Guest speaking about being a Tech Coordinator & growing my #PLN. @TC_CMLTD @TeachersCollege

I’m proud to be an alumna of the Communication, Media, and Learning Technologies Design Program at Teachers College, Columbia University where I earned my MA (2001) and EdM (2016) in Instructional Technology and New Media. (The next step would be a Doctorate, but unless I get an honorary one like Bono, I’m not sure I have the willpower to do so…)

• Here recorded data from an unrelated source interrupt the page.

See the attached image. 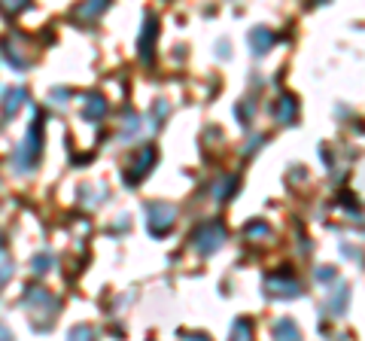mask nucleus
I'll return each mask as SVG.
<instances>
[{
	"mask_svg": "<svg viewBox=\"0 0 365 341\" xmlns=\"http://www.w3.org/2000/svg\"><path fill=\"white\" fill-rule=\"evenodd\" d=\"M182 341H210V338H207V335H201V332H198V335H192V332H182Z\"/></svg>",
	"mask_w": 365,
	"mask_h": 341,
	"instance_id": "1a4fd4ad",
	"label": "nucleus"
},
{
	"mask_svg": "<svg viewBox=\"0 0 365 341\" xmlns=\"http://www.w3.org/2000/svg\"><path fill=\"white\" fill-rule=\"evenodd\" d=\"M225 241V229L220 223H207V225H201V232H198V238H195V244H198V250H216Z\"/></svg>",
	"mask_w": 365,
	"mask_h": 341,
	"instance_id": "f03ea898",
	"label": "nucleus"
},
{
	"mask_svg": "<svg viewBox=\"0 0 365 341\" xmlns=\"http://www.w3.org/2000/svg\"><path fill=\"white\" fill-rule=\"evenodd\" d=\"M274 338L277 341H302V332H299V326H295L289 317H283V320L274 326Z\"/></svg>",
	"mask_w": 365,
	"mask_h": 341,
	"instance_id": "7ed1b4c3",
	"label": "nucleus"
},
{
	"mask_svg": "<svg viewBox=\"0 0 365 341\" xmlns=\"http://www.w3.org/2000/svg\"><path fill=\"white\" fill-rule=\"evenodd\" d=\"M71 341H95V335H91V329L79 326V329H73V332H71Z\"/></svg>",
	"mask_w": 365,
	"mask_h": 341,
	"instance_id": "6e6552de",
	"label": "nucleus"
},
{
	"mask_svg": "<svg viewBox=\"0 0 365 341\" xmlns=\"http://www.w3.org/2000/svg\"><path fill=\"white\" fill-rule=\"evenodd\" d=\"M268 292H274V299H295L299 283H295V278H289V271H280V275L268 278Z\"/></svg>",
	"mask_w": 365,
	"mask_h": 341,
	"instance_id": "f257e3e1",
	"label": "nucleus"
},
{
	"mask_svg": "<svg viewBox=\"0 0 365 341\" xmlns=\"http://www.w3.org/2000/svg\"><path fill=\"white\" fill-rule=\"evenodd\" d=\"M292 116H295V101L292 98H283V104L277 107V119L280 122H289Z\"/></svg>",
	"mask_w": 365,
	"mask_h": 341,
	"instance_id": "423d86ee",
	"label": "nucleus"
},
{
	"mask_svg": "<svg viewBox=\"0 0 365 341\" xmlns=\"http://www.w3.org/2000/svg\"><path fill=\"white\" fill-rule=\"evenodd\" d=\"M88 101H91V104H88V107L83 110V113H86V116H91V119H95V116H101V113H104V110H107V104H104V98H98V95H95V98H88Z\"/></svg>",
	"mask_w": 365,
	"mask_h": 341,
	"instance_id": "0eeeda50",
	"label": "nucleus"
},
{
	"mask_svg": "<svg viewBox=\"0 0 365 341\" xmlns=\"http://www.w3.org/2000/svg\"><path fill=\"white\" fill-rule=\"evenodd\" d=\"M271 40H274V34H268V31H262V28H256L253 34H250V43H253V49H256L259 55H265V52H268V46H271Z\"/></svg>",
	"mask_w": 365,
	"mask_h": 341,
	"instance_id": "20e7f679",
	"label": "nucleus"
},
{
	"mask_svg": "<svg viewBox=\"0 0 365 341\" xmlns=\"http://www.w3.org/2000/svg\"><path fill=\"white\" fill-rule=\"evenodd\" d=\"M232 341H253V323H250V320H237L232 326Z\"/></svg>",
	"mask_w": 365,
	"mask_h": 341,
	"instance_id": "39448f33",
	"label": "nucleus"
}]
</instances>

Professor Chang, my patient and helpful thesis advisor, invited me to speak with her core seminar students tonight about my “experience and expertise in implementing and learning with technology in the classroom.” I prepared the slides above to lightly outline and illustrate why I think curating a Personalized (or Professional) Learning Network is super valuable. I also included suggestions for how to locate and connect with people synchronously and asynchronously, online and offline, personally and professionally. For inspiration about what to talk about, I turned to the abstract for my EdM paper which is pasted below:

This paper considers that investing time in growing a Personalized Learning Network (PLN) by interacting with other professionals in the field synchronously and asynchronously, online and offline, socially and professionally will lead to the ultimate reward of being a more engaged, informed, and connected educator in the 21st Century. This inevitably will enable access to people and information that will further enrich the educator and their community. There are distinct advantages to building and leveraging a PLN to learn, share, network, and collaborate as a career teacher both online and offline. Additionally, maintaining a personal portfolio is a valuable resource towards professional growth and building your network as it helps educators engage in a metacognitive study of their own teaching and learning, legitimize their online presence, and expand their PLN. Much research points towards the value of growing a PLN and digital portfolio curation and the role these play in a 21st Century educator’s practice.